English    Türkçe    فارسی   

5
3889-3898

  • Öyle bir aslanla savaştı da erliği, yine sönmedi, hâlâ ayaktaydı.
  • با چنان شیری به چالش گشت جفت  ** مردی او مانده بر پای و نخفت 
  • O tatlı ve ay yüzlü güzel, onun erliğine şaşıp kaldı. 3890
  • آن بت شیرین‌لقای ماه‌رو  ** در عجب در ماند از مردی او 
  • İstekle ona kendisini teslim etti. O anda o iki can, birleştiler..
  • جفت شد با او به شهوت آن زمان  ** متحد گشتند حالی آن دو جان 
  • Bu iki canın birbirleriyle birleşmesi yüzünden gayıptan bir başka can gelir erişir.

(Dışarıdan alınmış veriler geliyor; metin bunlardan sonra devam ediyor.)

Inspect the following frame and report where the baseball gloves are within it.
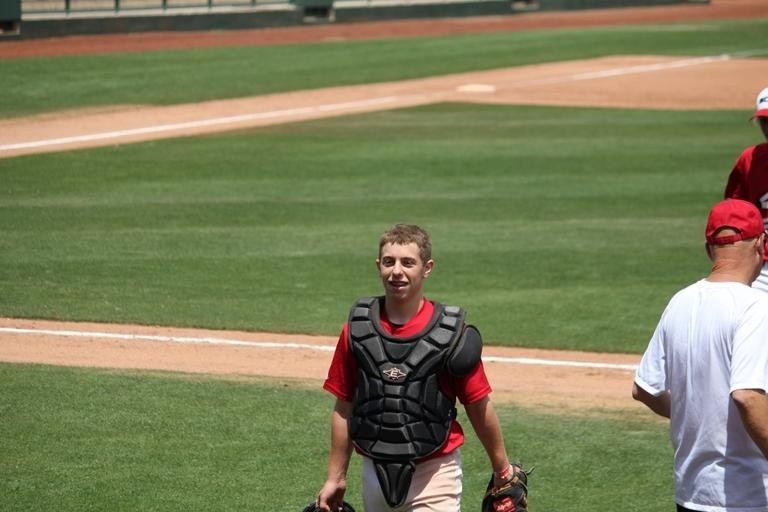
[480,461,528,511]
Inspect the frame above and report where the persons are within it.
[313,223,518,511]
[722,85,768,296]
[629,197,768,511]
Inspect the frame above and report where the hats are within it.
[749,88,768,125]
[704,197,767,249]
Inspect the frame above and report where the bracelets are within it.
[494,463,512,479]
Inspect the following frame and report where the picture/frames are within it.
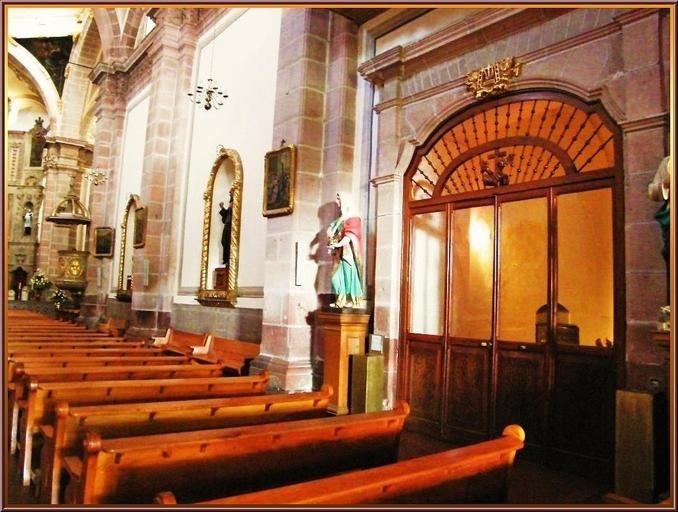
[93,226,115,258]
[134,206,147,248]
[261,144,297,216]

  • ز اتصال این دو جان با همدگر  ** می‌رسد از غیبشان جانی دگر 
  • Kadının rahminde meniyi kabule mâni bir şey yoksa bu can, doğuş yoliyle gelir, yüz gösterir.
  • رو نماید از طریق زادنی  ** گر نباشد از علوقش ره‌زنی 
  • Her nerde iki adam, sevgiyle, yahut kinle birleşseler, bir üçüncü can, mutlaka doğar.
  • هر کجا دو کس به مهری یا به کین  ** جمع آید ثالثی زاید یقین 
  • Fakat o suretler, gayp âleminde doğarlar. Oraya varınca onları gözünle de görürsün. 3895
  • لیک اندر غیب زاید آن صور  ** چون روی آن سو ببینی در نظر 
  • O sonuçlar, senin birleşmelerinden doğdu. Kendine gel de her eşe hemen sevinme.
  • آن نتایج از قرانات تو زاد  ** هین مگرد از هر قرینی زود شاد 
  • Vaktini bekle. O zürriyetlerin sana ulaşacağından emin ol.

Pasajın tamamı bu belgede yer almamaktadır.